Some people who work part-time jobs came to Idaho for lifestyle reasons and put higher priority on those than on a full-time career. “As a result, you end up with a lot of multijob holders,” said Brian Greber, director of the Center for Business Research and Economic Development at Boise State University.

But Idaho’s well-documented low wages could be playing a big role. Companies that move to the Treasure Valley often talk about the low cost of business here as a prime reason for coming.

Sixty-four percent of the jobs in Idaho didn’t pay enough to provide a couple with sufficient income to support themselves and two children in 2011, according to the Idaho Department of Labor. That’s up from 60 percent in 2006. The livable wage for a four-person family was $18.23 an hour in Idaho’s metro areas in 2011.

A Seattle-based advocacy group that calculates living wages differently says 88 percent of the jobs advertised in Idaho don’t pay the $26.44 an hour needed for a single parent with two children in 2009.

“There is a fundamental ideal that hard work should get you a paycheck to survive,” said Ben Henry, senior policy associate with the Alliance For A Just Society, an organization working to eradicate social injustices. “What we are seeing in practice is that is a myth.”

Idaho’s median hourly wage was $14.51 in 2011, ranking 43rd in the nation.

The recession also hit Idaho’s median household income, which dropped 9 percent from 2008 to $43,259 in 2010.
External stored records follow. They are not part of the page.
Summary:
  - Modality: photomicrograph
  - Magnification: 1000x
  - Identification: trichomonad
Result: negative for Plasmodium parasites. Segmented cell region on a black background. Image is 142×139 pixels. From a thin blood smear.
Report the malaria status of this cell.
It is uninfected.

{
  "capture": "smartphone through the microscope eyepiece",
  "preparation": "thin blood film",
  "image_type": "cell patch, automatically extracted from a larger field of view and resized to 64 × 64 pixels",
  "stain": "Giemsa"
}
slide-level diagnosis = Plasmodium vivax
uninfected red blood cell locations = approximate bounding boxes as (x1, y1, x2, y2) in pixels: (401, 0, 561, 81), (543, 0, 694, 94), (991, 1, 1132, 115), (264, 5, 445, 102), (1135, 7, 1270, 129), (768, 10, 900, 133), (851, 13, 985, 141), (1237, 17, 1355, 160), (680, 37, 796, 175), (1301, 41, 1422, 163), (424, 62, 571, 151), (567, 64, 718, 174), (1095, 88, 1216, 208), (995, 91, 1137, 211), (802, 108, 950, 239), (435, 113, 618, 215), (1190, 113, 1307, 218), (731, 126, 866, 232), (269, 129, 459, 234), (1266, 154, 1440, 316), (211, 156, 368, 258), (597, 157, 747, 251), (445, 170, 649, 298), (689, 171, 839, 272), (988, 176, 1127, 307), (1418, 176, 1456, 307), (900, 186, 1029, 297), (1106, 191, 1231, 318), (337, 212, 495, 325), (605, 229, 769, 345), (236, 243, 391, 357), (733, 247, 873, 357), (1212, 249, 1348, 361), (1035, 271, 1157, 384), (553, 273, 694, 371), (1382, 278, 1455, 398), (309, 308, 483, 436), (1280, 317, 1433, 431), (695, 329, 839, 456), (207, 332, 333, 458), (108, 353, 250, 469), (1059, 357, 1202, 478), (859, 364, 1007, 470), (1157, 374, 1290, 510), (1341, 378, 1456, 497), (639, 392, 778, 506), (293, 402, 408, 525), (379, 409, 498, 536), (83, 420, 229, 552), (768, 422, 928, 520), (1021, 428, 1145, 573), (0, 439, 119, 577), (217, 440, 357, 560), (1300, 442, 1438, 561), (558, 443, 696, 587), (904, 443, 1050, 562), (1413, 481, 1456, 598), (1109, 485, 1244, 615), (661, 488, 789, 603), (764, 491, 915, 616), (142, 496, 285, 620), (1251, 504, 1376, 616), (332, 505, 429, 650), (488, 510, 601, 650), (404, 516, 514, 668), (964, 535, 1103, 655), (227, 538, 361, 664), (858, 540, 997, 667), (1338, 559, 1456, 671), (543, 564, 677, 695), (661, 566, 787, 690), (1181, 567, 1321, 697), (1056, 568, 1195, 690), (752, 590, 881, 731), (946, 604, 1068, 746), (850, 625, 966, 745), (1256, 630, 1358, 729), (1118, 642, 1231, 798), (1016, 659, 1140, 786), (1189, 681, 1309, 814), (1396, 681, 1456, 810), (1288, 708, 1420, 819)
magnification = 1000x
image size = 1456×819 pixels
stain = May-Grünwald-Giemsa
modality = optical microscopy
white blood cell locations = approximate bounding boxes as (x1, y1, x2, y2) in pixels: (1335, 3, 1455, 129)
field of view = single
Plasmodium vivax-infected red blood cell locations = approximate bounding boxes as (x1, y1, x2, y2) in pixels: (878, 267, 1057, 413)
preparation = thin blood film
Stephen Cooke, a retired University of Idaho agriculture economist, said Idaho is caught in a low-wage trap.

Wages in low-paying jobs, such as those at call centers and discount retailers, are only about 1 percent less than the national average, Cooke says. But the greater the skills required for a job, the wider the gap becomes. Pay for Idahoans with professional, scientific and tech-services jobs, for example, averages nearly a third less than the nation, according to a study Cooke did in 2011.

Boisean Patrick Macaw stepped away from a job he had at a company where he was part-owner in 2009, just as the recession hit. He was without work for just four days before going to work at a manufacturing plant in Garden City. Three years later, and with three jobs — he’s also a security guard and a maintenance man for five apartment houses — Macaw is making about 60 percent of what he did before.

He sometimes works 80 hours a week, operating on a couple of hours of sleep a night. “Right now everybody has got to make ends meet one way or the other,” he said.

Fletcher earns a little more than $50,000 a year from her jobs. She has worried about wages at times, but she’s fixed on a goal that she and her husband, Matthew, set for themselves to reduce their debt, and they are making progress.

Fletcher said she has debt left from her younger years, and her husband’s early retirement from the National Guard in June created a fiscal disruption. They turned to credit cards to help pay bills for several months.

Fletcher, a staff sergeant in the Idaho National Guard, works at Gowen Field handling community relations and preparing paperwork to ease the transition of guardsmen who are sent to other regions. She is also a freshman girls volleyball coach at Mountain View High School in Meridian. When that season is over, she works with children who need to develop anger-management and other social skills.

Her husband is building a business in construction management and expects to start working on energy-efficient homes. They are following the tenets of personal-finance guru Dave Ramsey, whose column runs Saturdays in the Idaho Statesman, knocking down debt on everything from a mortgage to a time share. They finished off a top bill on their “snowball” list and are working on another one. They are also socking money into savings each month.

“One big thing we wanted to do was make sure we got out of debt as fast as we could,” she said.

Fletcher is up at 6 a.m. to work out and get to work by 7. She finishes at the National Guard around 4 and heads to Mountain View for volleyball practice or meets with child clients in her other job.

When the bills are paid off and the mortgage paid down, she might reach her goal of being a stay-at-home mom. In the meantime, her busy days offer one benefit.

“It definitely helps me sleep better, because I’m exhausted,” she said.